The economic woes in Asia and Latin America are the pretext for this power grab. But make no mistake about it: the control of our economic activities contemplated by the bureaucrats has long been on the political agenda. These folks have never been comfortable with free markets and they have yearned for the elusive “third way” between capitalism and full socialism. The current downturn gives them the opportunity to realize their long-held ambition-egged on by the usual gang of anti-capitalist intellectuals who absurdly blame today’s economic problems on “market worship.”
Observe: In early October, President Clinton led 20 other countries in endorsing new restrictions on the international movement of capital. This is a typical case of blaming the thermometer for a fever.
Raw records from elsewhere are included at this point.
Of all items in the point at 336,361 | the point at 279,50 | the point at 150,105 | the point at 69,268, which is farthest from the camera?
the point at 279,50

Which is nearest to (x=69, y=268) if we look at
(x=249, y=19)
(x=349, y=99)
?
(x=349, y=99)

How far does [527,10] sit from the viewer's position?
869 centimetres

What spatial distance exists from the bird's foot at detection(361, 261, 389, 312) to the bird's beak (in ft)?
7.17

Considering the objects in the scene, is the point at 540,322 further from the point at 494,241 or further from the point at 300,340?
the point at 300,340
The premise of the new restrictions is that the sudden withdrawal of capital from a particular country’s stock or bond market wreaks economic havoc in that country. But this reasoning reverses cause and effect. Capital flees a country to avoid havoc, which occurs when government pursues irrational economic policies, such as monetary inflation, credit expansion, confiscation, and subsidy. The policies, not the capital exodus, are to blame. Why would investors take money out of a country that had a sound economy?
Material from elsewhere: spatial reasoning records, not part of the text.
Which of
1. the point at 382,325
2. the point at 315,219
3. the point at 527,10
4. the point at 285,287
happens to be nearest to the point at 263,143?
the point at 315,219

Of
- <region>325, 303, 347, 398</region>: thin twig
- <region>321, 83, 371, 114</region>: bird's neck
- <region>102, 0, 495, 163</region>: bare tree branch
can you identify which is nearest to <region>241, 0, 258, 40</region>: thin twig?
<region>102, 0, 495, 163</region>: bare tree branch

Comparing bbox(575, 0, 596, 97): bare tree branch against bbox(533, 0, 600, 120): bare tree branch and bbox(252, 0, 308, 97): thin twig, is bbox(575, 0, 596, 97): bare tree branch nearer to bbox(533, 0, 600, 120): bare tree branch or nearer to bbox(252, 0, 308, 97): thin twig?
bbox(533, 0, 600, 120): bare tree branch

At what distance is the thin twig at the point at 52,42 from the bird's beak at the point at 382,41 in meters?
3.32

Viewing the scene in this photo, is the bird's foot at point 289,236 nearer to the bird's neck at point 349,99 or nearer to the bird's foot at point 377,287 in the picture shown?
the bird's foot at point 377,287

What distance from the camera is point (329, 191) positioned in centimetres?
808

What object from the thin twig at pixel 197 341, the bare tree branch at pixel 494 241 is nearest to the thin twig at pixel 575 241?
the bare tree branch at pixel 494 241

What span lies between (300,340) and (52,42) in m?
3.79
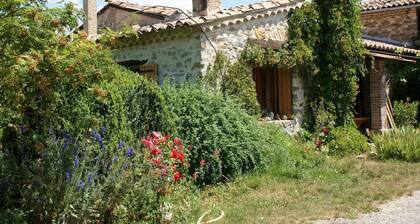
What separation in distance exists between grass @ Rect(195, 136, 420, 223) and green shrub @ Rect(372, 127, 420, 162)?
0.56 metres

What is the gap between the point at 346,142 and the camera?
1230 centimetres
A free worldwide capital market is a vital check on governments’ ability to enact bad policies. The agreement to restrict capital movements is designed precisely to cancel that check. It’s an outrageous cartel arrangement by governments to prevent or limit policy competition among themselves. Until now, if a government enacted measures that violated economic freedom and stifled growth, investors could take their money elsewhere. Tomorrow that may not be the case. This step toward the worldwide centralization of government power must not be taken lightly.
A day after the cartel agreement was announced, President Clinton went further and called for worldwide economic regulations similar to those imposed during the New Deal of the 1930s. He said that such a global regime is necessary to “temper the volatile swings of the international marketplace.” It is hard to think of a more ridiculous proposal. First, volatility is not intrinsic to the marketplace. Like the Great Depression itself, big fluctuations result from government mismanagement of money and credit. Let it not be forgotten that the Great Depression occurred 16 years after the Federal Reserve was set up. The problem is central banking, and the solution is a fully market-based monetary system, including free, competitive banking and the private issuance of currency. Second, the original New Deal did not rescue America from depression. Five years after Franklin Roosevelt became president, the economy was in nearly as bad shape as it was under Herbert Hoover. As historian Robert Higgs has documented, the economy did not recover until after World War II.
Strangely, in his speech calling for a global New Deal, President Clinton warned against international capital controls-the very thing he had endorsed the day before. Is something interfering with his concentration?
Capital controls and a new New Deal are terrible ideas. In light of the real causes of inflation and depression, what we need is the repeal of central banking everywhere, deregulation of capital, and full respect for property rights, without which no human rights are possible.
The world today suffers not from too much capitalism, but too little.